Quantitative chart reasoning data:
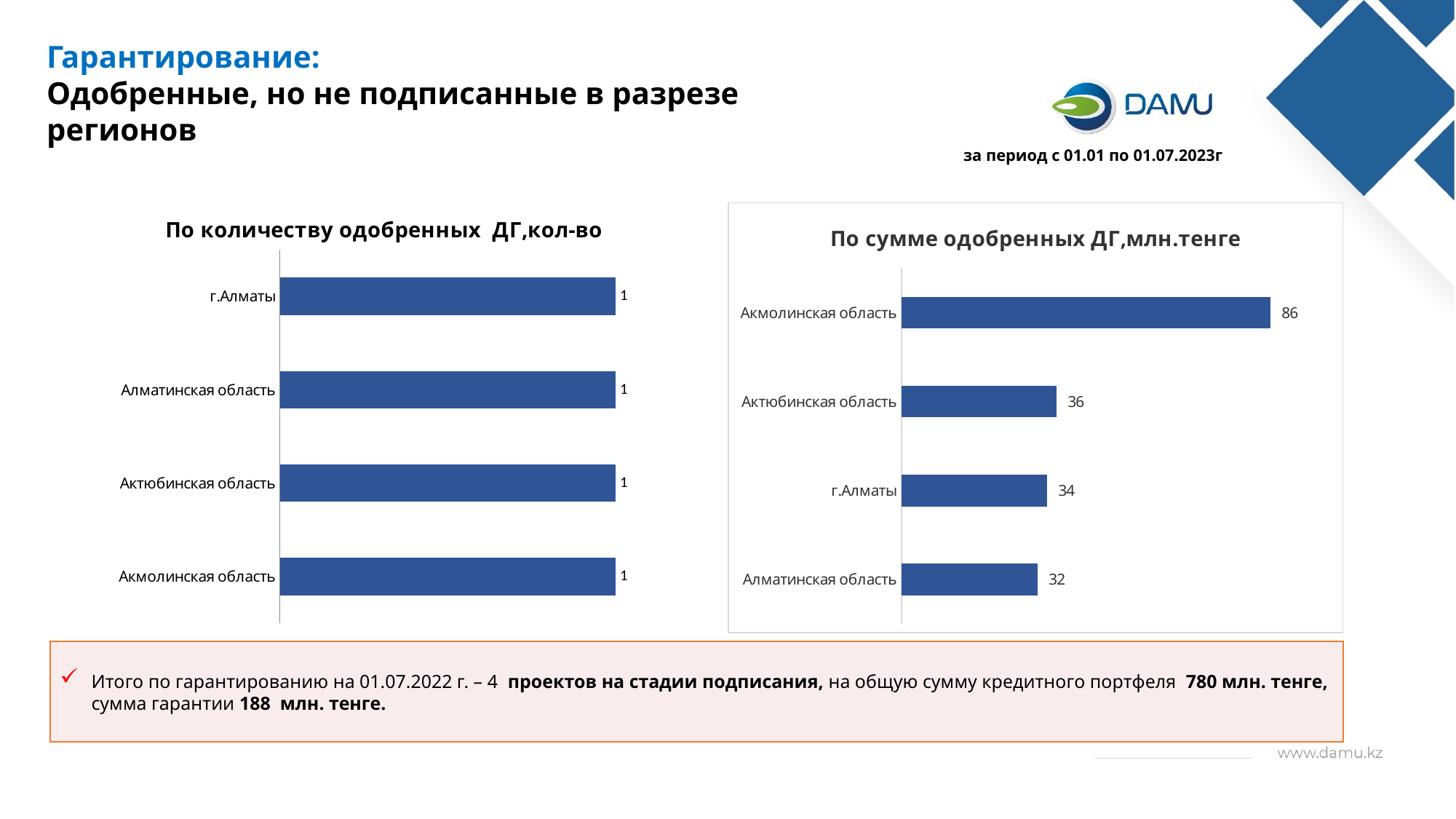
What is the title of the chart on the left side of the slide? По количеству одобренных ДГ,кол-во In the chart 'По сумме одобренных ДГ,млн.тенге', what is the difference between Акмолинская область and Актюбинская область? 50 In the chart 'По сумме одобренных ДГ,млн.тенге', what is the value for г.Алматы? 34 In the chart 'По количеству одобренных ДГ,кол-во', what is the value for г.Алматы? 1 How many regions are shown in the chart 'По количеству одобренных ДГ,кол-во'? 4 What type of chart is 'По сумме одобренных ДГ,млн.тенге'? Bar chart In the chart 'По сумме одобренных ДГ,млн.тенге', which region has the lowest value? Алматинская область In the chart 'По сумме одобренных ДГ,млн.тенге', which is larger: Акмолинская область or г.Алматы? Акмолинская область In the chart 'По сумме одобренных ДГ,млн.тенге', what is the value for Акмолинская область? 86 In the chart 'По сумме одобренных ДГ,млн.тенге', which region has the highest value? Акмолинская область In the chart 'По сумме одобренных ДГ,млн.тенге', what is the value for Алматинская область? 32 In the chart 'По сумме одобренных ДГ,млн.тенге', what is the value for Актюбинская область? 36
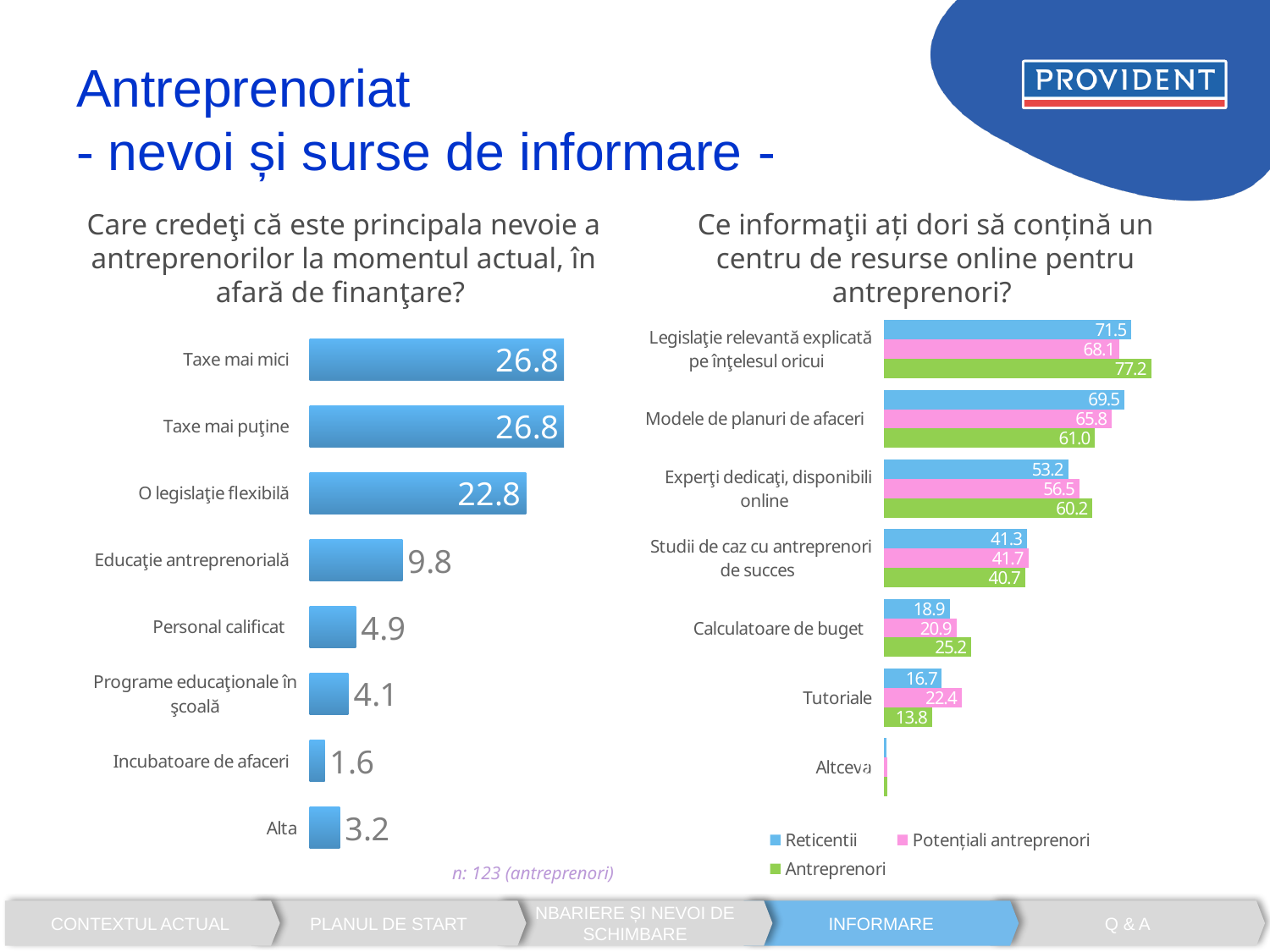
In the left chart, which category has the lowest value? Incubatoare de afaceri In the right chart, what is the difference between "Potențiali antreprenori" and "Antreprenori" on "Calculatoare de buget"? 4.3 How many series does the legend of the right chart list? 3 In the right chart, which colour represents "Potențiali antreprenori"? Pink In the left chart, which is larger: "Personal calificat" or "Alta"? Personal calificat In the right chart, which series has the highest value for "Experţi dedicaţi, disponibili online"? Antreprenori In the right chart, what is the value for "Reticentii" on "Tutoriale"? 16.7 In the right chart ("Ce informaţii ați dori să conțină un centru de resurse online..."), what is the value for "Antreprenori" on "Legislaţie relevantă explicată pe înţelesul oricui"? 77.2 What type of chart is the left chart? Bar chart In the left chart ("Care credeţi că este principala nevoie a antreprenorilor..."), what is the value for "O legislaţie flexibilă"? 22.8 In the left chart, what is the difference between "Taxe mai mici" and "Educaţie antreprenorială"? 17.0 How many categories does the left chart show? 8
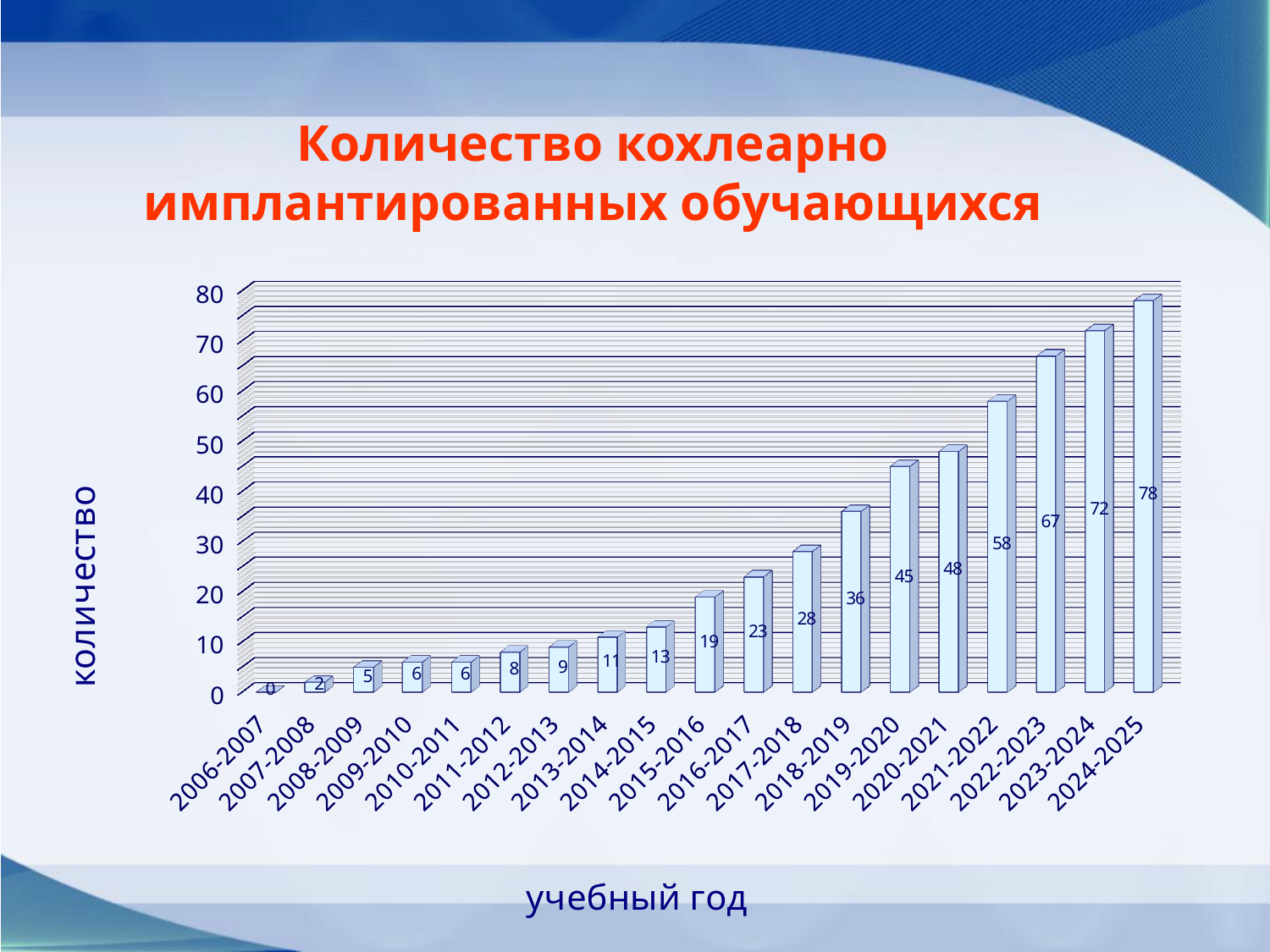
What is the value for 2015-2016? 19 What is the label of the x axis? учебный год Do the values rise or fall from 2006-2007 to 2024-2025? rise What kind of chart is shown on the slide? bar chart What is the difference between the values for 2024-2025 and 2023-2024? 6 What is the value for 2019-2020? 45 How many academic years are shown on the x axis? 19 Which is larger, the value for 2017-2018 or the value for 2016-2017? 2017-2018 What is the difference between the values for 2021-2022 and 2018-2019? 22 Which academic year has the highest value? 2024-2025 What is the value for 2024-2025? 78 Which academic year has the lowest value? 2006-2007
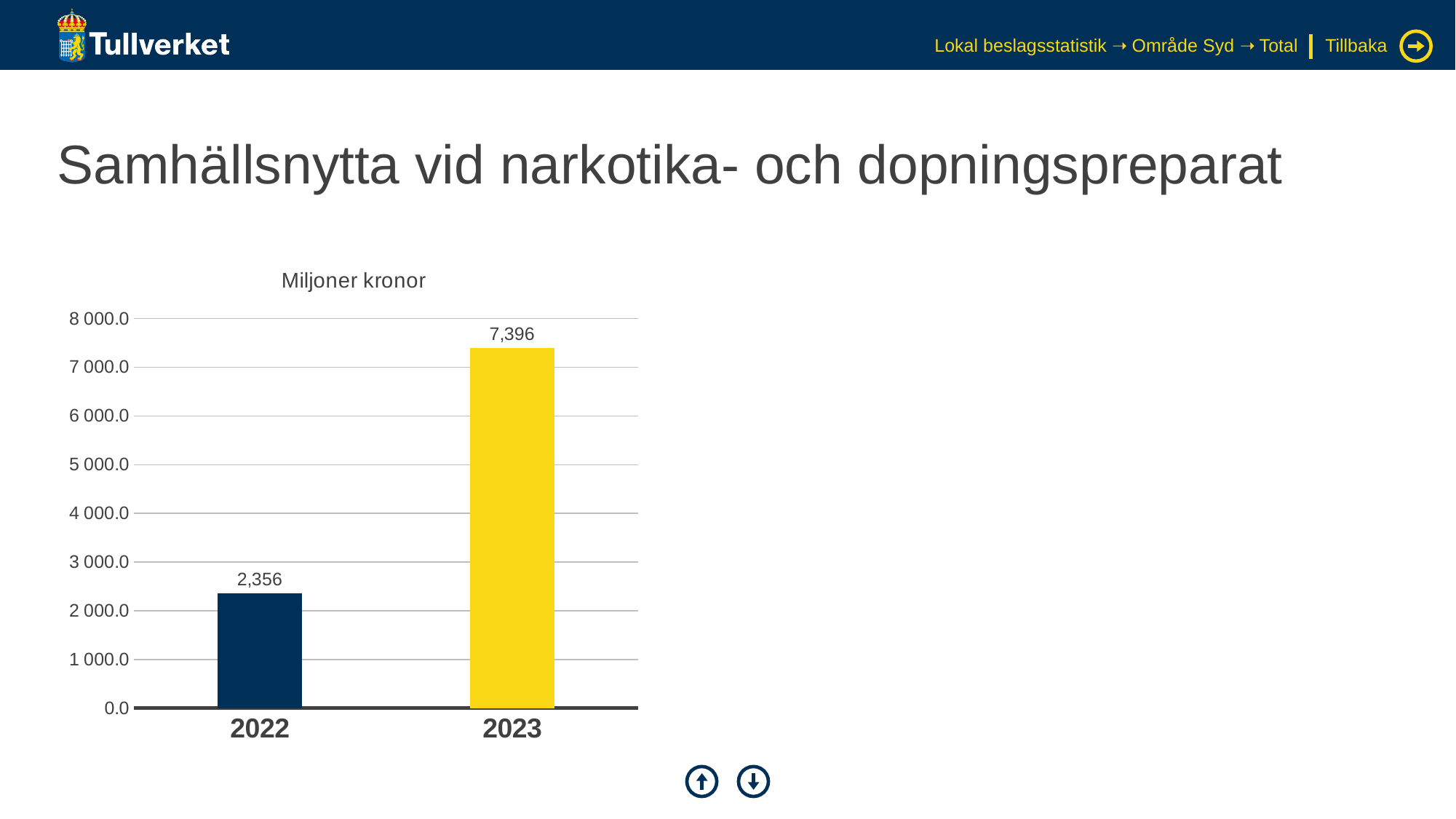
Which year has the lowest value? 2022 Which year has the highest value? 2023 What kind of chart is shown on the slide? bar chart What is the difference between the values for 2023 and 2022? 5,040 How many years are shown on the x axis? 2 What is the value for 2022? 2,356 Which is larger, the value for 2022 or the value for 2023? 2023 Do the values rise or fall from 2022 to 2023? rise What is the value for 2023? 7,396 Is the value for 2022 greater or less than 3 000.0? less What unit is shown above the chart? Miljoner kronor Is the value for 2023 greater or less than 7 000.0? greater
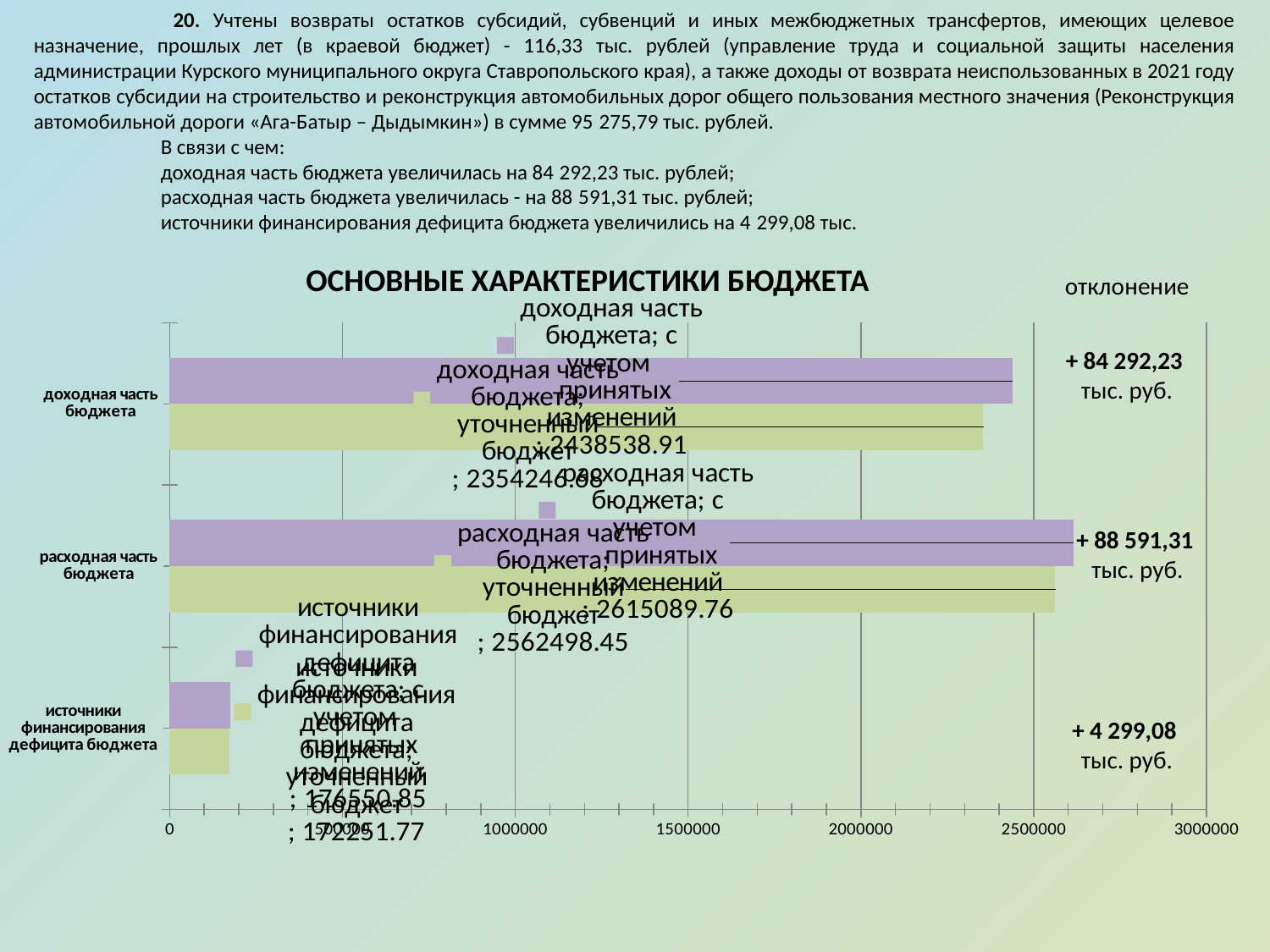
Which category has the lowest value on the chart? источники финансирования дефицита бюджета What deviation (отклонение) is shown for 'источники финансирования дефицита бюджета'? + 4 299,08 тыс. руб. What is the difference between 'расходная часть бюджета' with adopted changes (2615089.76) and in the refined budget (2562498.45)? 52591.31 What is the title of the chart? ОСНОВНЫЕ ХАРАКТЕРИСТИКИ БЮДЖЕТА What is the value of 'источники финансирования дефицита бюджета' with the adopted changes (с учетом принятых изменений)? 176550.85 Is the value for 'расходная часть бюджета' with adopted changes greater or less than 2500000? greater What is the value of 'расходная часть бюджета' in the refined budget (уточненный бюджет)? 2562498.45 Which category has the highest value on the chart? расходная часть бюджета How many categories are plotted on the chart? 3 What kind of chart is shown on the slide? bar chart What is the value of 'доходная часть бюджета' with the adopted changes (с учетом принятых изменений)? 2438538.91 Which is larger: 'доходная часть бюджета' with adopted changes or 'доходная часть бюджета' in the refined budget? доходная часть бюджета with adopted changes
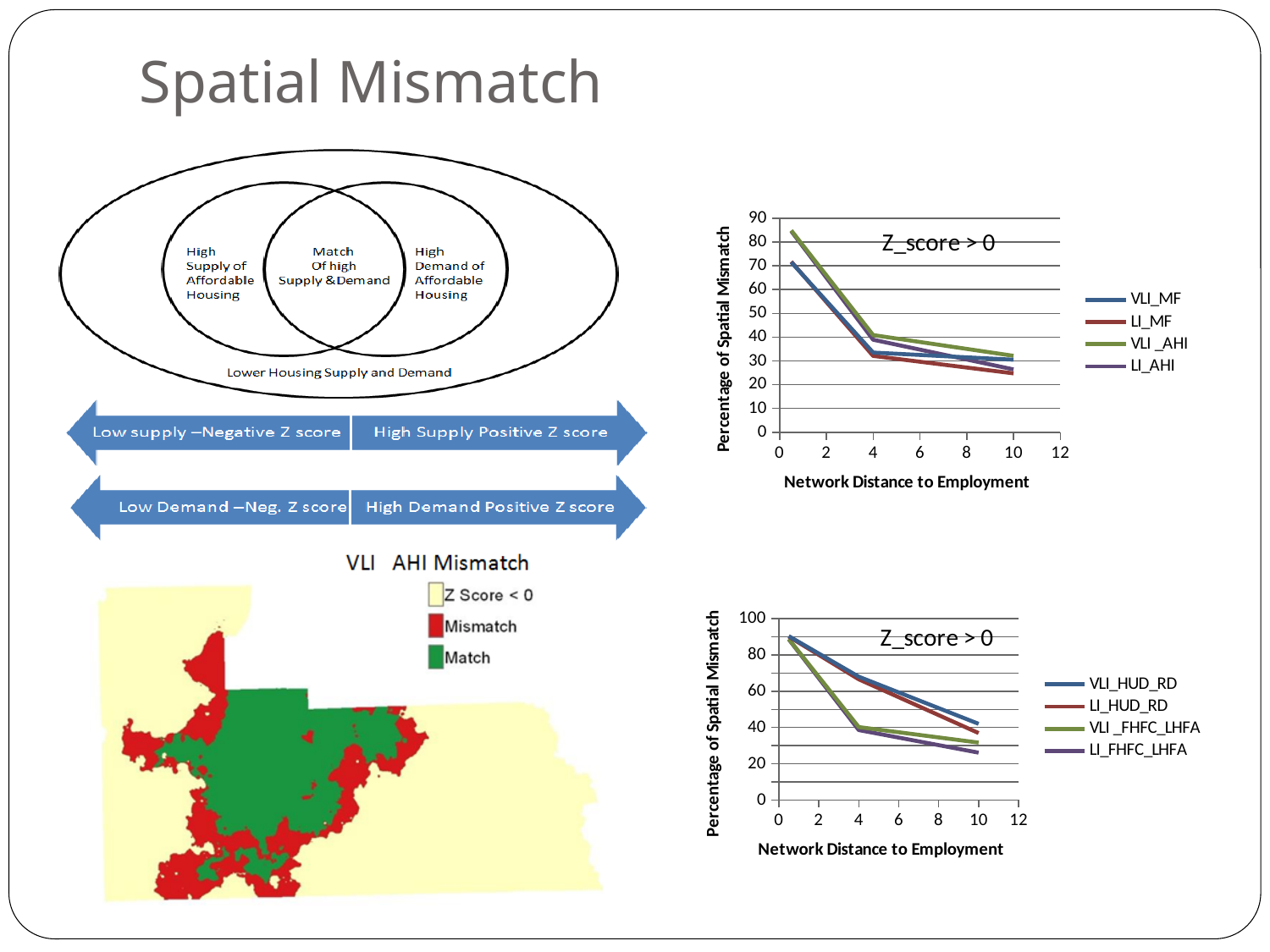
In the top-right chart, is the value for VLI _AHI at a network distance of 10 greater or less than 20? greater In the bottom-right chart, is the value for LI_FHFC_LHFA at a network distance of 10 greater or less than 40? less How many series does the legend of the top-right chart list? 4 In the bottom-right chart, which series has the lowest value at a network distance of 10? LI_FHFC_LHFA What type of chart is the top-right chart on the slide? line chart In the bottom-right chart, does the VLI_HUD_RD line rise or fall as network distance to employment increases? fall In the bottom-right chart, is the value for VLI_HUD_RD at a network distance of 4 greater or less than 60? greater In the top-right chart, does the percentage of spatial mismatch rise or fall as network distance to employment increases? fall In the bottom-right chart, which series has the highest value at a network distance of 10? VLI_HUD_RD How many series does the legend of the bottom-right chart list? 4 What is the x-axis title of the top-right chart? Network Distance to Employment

Exercise brief
Recast the material above as a Markdown table with the columns "Row" and "Line," giving each line its own numbered row. Omit blank lines and the pictures, and include every other line of the material.

Reply
| Row | Line |
|---|---|
| 1 | What is the title of the chart on the left side of the slide? По количеству одобренных ДГ,кол-во In the chart 'По сумме одобренных ДГ,млн.тенге', what is the difference between Акмолинская область and Актюбинская область? 50 In the chart 'По сумме одобренных ДГ,млн.тенге', what is the value for г.Алматы? 34 In the chart 'По количеству одобренных ДГ,кол-во', what is the value for г.Алматы? 1 How many regions are shown in the chart 'По количеству одобренных ДГ,кол-во'? 4 What type of chart is 'По сумме одобренных ДГ,млн.тенге'? Bar chart In the chart 'По сумме одобренных ДГ,млн.тенге', which region has the lowest value? Алматинская область In the chart 'По сумме одобренных ДГ,млн.тенге', which is larger: Акмолинская область or г.Алматы? Акмолинская область In the chart 'По сумме одобренных ДГ,млн.тенге', what is the value for Акмолинская область? 86 In the chart 'По сумме одобренных ДГ,млн.тенге', which region has the highest value? Акмолинская область In the chart 'По сумме одобренных ДГ,млн.тенге', what is the value for Алматинская область? 32 In the chart 'По сумме одобренных ДГ,млн.тенге', what is the value for Актюбинская область? 36 |
| 2 | In the left chart, which category has the lowest value? Incubatoare de afaceri In the right chart, what is the difference between "Potențiali antreprenori" and "Antreprenori" on "Calculatoare de buget"? 4.3 How many series does the legend of the right chart list? 3 In the right chart, which colour represents "Potențiali antreprenori"? Pink In the left chart, which is larger: "Personal calificat" or "Alta"? Personal calificat In the right chart, which series has the highest value for "Experţi dedicaţi, disponibili online"? Antreprenori In the right chart, what is the value for "Reticentii" on "Tutoriale"? 16.7 In the right chart ("Ce informaţii ați dori să conțină un centru de resurse online..."), what is the value for "Antreprenori" on "Legislaţie relevantă explicată pe înţelesul oricui"? 77.2 What type of chart is the left chart? Bar chart In the left chart ("Care credeţi că este principala nevoie a antreprenorilor..."), what is the value for "O legislaţie flexibilă"? 22.8 In the left chart, what is the difference between "Taxe mai mici" and "Educaţie antreprenorială"? 17.0 How many categories does the left chart show? 8 |
| 3 | What is the value for 2015-2016? 19 What is the label of the x axis? учебный год Do the values rise or fall from 2006-2007 to 2024-2025? rise What kind of chart is shown on the slide? bar chart What is the difference between the values for 2024-2025 and 2023-2024? 6 What is the value for 2019-2020? 45 How many academic years are shown on the x axis? 19 Which is larger, the value for 2017-2018 or the value for 2016-2017? 2017-2018 What is the difference between the values for 2021-2022 and 2018-2019? 22 Which academic year has the highest value? 2024-2025 What is the value for 2024-2025? 78 Which academic year has the lowest value? 2006-2007 |
| 4 | Which year has the lowest value? 2022 Which year has the highest value? 2023 What kind of chart is shown on the slide? bar chart What is the difference between the values for 2023 and 2022? 5,040 How many years are shown on the x axis? 2 What is the value for 2022? 2,356 Which is larger, the value for 2022 or the value for 2023? 2023 Do the values rise or fall from 2022 to 2023? rise What is the value for 2023? 7,396 Is the value for 2022 greater or less than 3 000.0? less What unit is shown above the chart? Miljoner kronor Is the value for 2023 greater or less than 7 000.0? greater |
| 5 | Which category has the lowest value on the chart? источники финансирования дефицита бюджета What deviation (отклонение) is shown for 'источники финансирования дефицита бюджета'? + 4 299,08 тыс. руб. What is the difference between 'расходная часть бюджета' with adopted changes (2615089.76) and in the refined budget (2562498.45)? 52591.31 What is the title of the chart? ОСНОВНЫЕ ХАРАКТЕРИСТИКИ БЮДЖЕТА What is the value of 'источники финансирования дефицита бюджета' with the adopted changes (с учетом принятых изменений)? 176550.85 Is the value for 'расходная часть бюджета' with adopted changes greater or less than 2500000? greater What is the value of 'расходная часть бюджета' in the refined budget (уточненный бюджет)? 2562498.45 Which category has the highest value on the chart? расходная часть бюджета How many categories are plotted on the chart? 3 What kind of chart is shown on the slide? bar chart What is the value of 'доходная часть бюджета' with the adopted changes (с учетом принятых изменений)? 2438538.91 Which is larger: 'доходная часть бюджета' with adopted changes or 'доходная часть бюджета' in the refined budget? доходная часть бюджета with adopted changes |
| 6 | In the top-right chart, is the value for VLI _AHI at a network distance of 10 greater or less than 20? greater In the bottom-right chart, is the value for LI_FHFC_LHFA at a network distance of 10 greater or less than 40? less How many series does the legend of the top-right chart list? 4 In the bottom-right chart, which series has the lowest value at a network distance of 10? LI_FHFC_LHFA What type of chart is the top-right chart on the slide? line chart In the bottom-right chart, does the VLI_HUD_RD line rise or fall as network distance to employment increases? fall In the bottom-right chart, is the value for VLI_HUD_RD at a network distance of 4 greater or less than 60? greater In the top-right chart, does the percentage of spatial mismatch rise or fall as network distance to employment increases? fall In the bottom-right chart, which series has the highest value at a network distance of 10? VLI_HUD_RD How many series does the legend of the bottom-right chart list? 4 What is the x-axis title of the top-right chart? Network Distance to Employment |